Bitcoin was actually created in order to take power away from our financial systems and set people in control of their a single cent, cutting out the middle man and permitting peer to peer purchases. However, it is now one of the slowest cryptocurrencies on the market, its transaction speed is four times slower than the fifth biggest cryptocurrency and its nearest rival for payment solutions Litecoin. Untraceable privacy coin Monero makes transactions even quicker, boasting an average block time of just two minutes, a fifth of the time Bitcoin can do it in, and that’s without anonymity. The world’s second biggest cryptocurrency, Ethereum, already has a higher transaction quantity than Bitcoin despite being valued at only $676 dollars per Ether compared to Bitcoin’s $16, 726 per Bitcoin.

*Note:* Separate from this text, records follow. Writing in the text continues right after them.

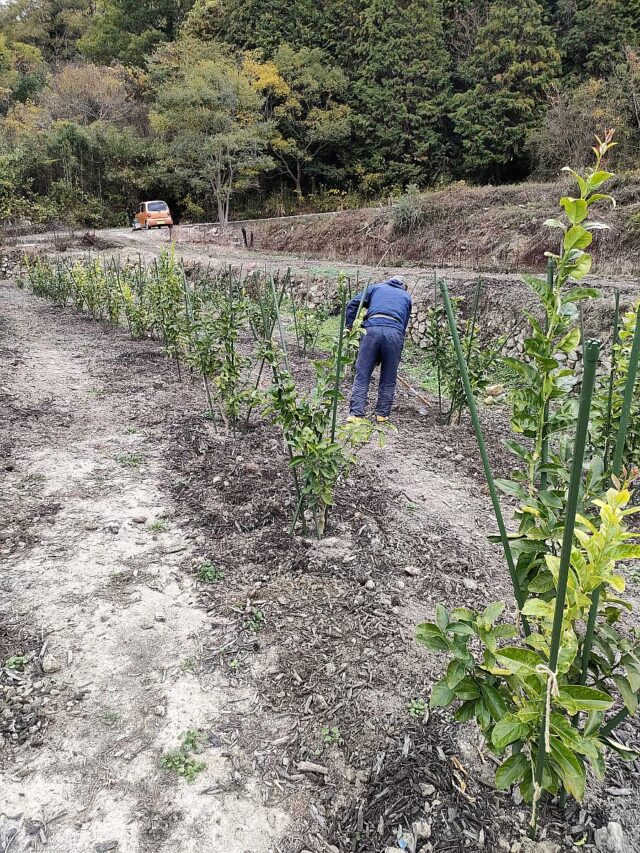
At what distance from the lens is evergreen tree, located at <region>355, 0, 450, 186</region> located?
21109mm

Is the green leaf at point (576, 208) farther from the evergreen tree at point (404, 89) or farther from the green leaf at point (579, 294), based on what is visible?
the evergreen tree at point (404, 89)

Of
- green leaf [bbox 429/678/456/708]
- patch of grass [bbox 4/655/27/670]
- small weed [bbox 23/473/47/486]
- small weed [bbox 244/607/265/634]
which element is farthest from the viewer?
small weed [bbox 23/473/47/486]

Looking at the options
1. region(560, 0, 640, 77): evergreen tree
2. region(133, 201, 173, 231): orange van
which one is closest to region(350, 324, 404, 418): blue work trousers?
region(560, 0, 640, 77): evergreen tree

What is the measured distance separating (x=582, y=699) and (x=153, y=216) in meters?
23.2

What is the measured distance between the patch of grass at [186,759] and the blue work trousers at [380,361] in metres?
3.02

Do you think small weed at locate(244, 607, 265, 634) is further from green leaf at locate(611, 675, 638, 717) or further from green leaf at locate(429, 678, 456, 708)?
green leaf at locate(611, 675, 638, 717)

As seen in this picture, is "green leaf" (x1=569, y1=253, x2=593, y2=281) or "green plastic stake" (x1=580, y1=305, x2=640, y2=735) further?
"green leaf" (x1=569, y1=253, x2=593, y2=281)

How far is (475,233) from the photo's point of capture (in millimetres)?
12031

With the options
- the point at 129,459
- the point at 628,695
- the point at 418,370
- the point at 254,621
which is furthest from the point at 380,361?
the point at 628,695

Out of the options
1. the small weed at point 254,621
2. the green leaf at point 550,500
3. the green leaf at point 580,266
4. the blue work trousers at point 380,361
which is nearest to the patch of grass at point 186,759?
the small weed at point 254,621

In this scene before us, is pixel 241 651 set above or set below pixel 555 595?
below

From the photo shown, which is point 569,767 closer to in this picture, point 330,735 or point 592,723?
point 592,723

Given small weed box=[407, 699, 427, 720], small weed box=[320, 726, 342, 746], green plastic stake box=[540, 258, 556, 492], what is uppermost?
→ green plastic stake box=[540, 258, 556, 492]

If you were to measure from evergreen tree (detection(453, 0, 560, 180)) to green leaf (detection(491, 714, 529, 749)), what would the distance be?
21003mm
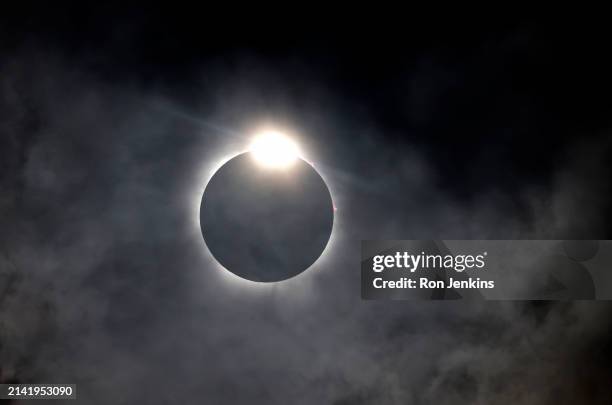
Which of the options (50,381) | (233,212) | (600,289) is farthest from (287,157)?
(600,289)

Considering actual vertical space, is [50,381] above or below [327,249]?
below

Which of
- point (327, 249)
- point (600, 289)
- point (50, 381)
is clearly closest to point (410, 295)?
point (327, 249)

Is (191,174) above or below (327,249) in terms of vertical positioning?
above

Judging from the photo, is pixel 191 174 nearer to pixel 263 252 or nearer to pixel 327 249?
pixel 263 252

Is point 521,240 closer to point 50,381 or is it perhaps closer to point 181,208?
point 181,208

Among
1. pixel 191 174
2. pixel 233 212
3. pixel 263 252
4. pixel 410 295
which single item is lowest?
pixel 410 295

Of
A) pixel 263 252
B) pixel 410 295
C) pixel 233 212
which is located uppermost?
pixel 233 212
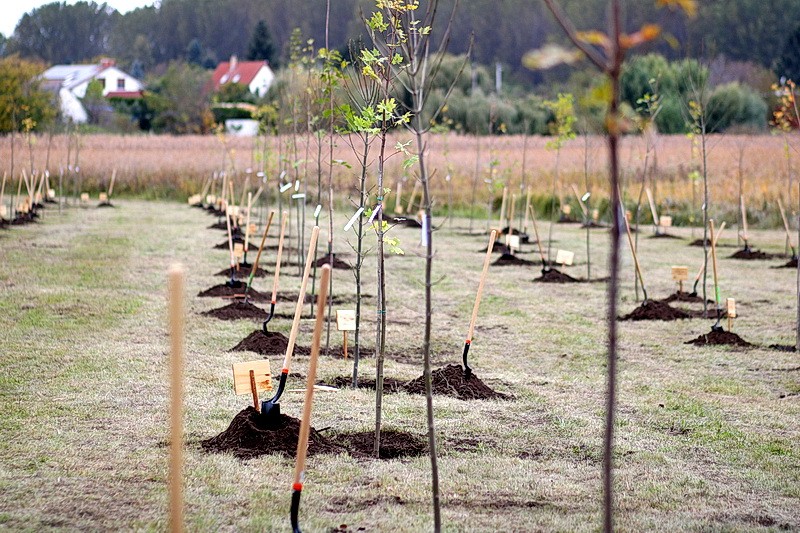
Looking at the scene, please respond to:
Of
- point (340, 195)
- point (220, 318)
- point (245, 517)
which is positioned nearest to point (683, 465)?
point (245, 517)

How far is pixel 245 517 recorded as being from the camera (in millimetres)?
4238

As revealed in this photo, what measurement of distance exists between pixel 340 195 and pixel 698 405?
20095 mm

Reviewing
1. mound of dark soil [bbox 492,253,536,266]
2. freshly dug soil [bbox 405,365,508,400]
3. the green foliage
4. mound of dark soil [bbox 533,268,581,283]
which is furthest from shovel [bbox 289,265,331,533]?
the green foliage

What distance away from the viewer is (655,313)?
1033 cm

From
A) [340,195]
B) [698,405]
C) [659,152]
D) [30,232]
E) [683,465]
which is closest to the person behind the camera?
[683,465]

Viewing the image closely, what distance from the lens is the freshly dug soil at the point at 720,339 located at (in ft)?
29.1

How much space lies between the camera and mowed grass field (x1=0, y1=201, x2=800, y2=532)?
14.4ft

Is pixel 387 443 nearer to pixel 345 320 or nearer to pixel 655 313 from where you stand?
pixel 345 320

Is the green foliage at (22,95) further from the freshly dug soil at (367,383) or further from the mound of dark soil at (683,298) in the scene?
the freshly dug soil at (367,383)

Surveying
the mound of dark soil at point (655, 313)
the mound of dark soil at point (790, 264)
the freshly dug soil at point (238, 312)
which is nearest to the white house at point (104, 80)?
the mound of dark soil at point (790, 264)

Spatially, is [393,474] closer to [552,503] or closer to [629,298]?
[552,503]

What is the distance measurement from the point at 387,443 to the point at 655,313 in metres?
5.65

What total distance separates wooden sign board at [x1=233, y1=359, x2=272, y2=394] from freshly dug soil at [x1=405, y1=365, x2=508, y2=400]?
5.69 feet

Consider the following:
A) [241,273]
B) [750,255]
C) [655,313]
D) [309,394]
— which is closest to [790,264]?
[750,255]
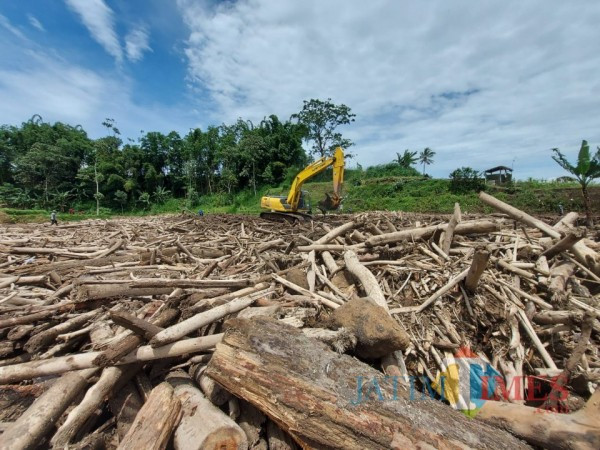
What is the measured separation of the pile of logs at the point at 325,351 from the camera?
1816 millimetres

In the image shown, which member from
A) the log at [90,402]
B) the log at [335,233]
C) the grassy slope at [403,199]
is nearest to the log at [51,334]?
the log at [90,402]

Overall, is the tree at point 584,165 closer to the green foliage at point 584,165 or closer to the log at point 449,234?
the green foliage at point 584,165

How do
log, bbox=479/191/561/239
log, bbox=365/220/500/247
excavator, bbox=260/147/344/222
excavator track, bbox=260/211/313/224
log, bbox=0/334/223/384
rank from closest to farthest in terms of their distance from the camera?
log, bbox=0/334/223/384 → log, bbox=479/191/561/239 → log, bbox=365/220/500/247 → excavator, bbox=260/147/344/222 → excavator track, bbox=260/211/313/224

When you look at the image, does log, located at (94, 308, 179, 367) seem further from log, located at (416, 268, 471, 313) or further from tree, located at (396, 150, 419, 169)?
tree, located at (396, 150, 419, 169)

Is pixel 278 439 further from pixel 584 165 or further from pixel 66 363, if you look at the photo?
pixel 584 165

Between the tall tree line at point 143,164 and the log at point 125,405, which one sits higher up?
the tall tree line at point 143,164

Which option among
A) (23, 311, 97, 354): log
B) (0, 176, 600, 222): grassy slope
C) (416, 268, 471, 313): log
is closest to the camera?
(23, 311, 97, 354): log

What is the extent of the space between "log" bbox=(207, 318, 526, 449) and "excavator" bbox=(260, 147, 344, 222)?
10.9 meters

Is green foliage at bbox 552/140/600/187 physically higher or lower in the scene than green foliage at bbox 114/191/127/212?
higher

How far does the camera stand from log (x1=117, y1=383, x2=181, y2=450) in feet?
5.65

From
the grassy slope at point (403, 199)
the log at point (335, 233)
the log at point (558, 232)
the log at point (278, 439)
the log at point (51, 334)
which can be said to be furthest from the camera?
the grassy slope at point (403, 199)

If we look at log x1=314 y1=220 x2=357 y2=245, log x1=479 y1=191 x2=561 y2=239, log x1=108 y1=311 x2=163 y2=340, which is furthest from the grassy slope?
log x1=108 y1=311 x2=163 y2=340

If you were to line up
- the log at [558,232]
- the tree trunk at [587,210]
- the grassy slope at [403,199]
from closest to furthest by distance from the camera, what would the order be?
the log at [558,232] → the tree trunk at [587,210] → the grassy slope at [403,199]

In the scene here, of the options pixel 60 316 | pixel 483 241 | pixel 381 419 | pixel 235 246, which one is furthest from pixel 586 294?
pixel 60 316
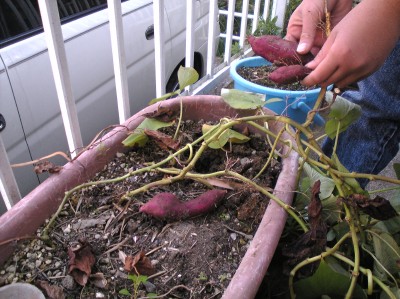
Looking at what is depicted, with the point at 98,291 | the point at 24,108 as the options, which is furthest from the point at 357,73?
the point at 24,108

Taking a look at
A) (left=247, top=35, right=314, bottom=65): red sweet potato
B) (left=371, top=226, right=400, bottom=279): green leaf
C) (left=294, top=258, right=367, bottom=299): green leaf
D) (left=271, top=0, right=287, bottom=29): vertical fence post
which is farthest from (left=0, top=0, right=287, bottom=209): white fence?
(left=271, top=0, right=287, bottom=29): vertical fence post

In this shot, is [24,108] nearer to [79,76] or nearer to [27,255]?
[79,76]

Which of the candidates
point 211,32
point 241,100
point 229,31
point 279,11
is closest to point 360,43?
point 241,100

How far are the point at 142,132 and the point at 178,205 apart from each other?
210 mm

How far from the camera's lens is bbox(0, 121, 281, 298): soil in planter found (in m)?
0.66

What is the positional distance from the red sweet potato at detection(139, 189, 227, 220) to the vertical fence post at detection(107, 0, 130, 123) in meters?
0.44

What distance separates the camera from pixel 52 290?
623 mm

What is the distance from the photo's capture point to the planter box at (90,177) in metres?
0.61

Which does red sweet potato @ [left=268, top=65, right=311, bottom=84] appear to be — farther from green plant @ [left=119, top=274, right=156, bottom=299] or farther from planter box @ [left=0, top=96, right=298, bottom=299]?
green plant @ [left=119, top=274, right=156, bottom=299]

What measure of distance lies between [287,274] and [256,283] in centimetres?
18

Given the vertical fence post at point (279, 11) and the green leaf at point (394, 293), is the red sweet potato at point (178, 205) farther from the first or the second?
the vertical fence post at point (279, 11)

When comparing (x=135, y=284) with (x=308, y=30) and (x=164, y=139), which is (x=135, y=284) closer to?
(x=164, y=139)

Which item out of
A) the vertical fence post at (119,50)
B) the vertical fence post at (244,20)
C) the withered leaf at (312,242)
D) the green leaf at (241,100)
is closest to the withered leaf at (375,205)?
the withered leaf at (312,242)

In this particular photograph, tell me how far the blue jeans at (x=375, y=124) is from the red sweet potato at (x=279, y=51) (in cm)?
44
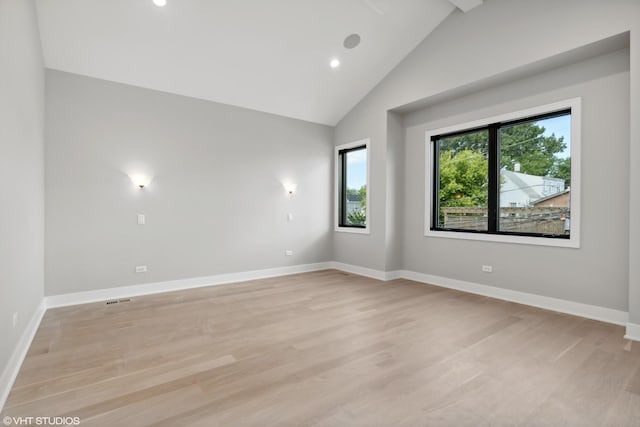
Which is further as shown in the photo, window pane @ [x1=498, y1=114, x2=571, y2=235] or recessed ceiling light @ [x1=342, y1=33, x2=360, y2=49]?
recessed ceiling light @ [x1=342, y1=33, x2=360, y2=49]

So why is Bitcoin’s value so high? I asked Duke Randal the same question. “It all dates back to the same provide and demand economics, relatively there is not very much Bitcoin available and its recent surge in cost has attracted a lot of media attention, this combined with the launch of Bitcoin futures which many see as the first sign Bitcoin is being accepted by the mass market, has resulted in a lot of individuals joining the club for financial gain. Just like any asset, when there is a higher demand to buy than to sell, the purchase price goes upward. This is bad because new investors are coming into the market without understanding blockchain and the root principles of these currencies that means they are likely to get burnt”.

Another reason is the fact Bitcoin is extremely volatile, it is known to golf swing up or down hundreds of dollars in less than one minute which if you are not used to nor expecting it, causes less experienced investors to panic sell, producing in a loss. This particular is yet another reason Bitcoin will struggle to be adopted as a form of payment. The particular Bitcoin price can move substantially between the time vendors accept Bitcoin from customers and sell it on to exchanges for their local currency. This particular erratic movement can eliminate their entire profitability. Will this instability go away sooner? Not likely: Bitcoin is a comparatively new advantage class and although awareness is increasing, only a very small percentage of the world’s population maintain Bitcoin. Until it becomes extensively distributed and its liquidity boosts significantly, the volatility will continue.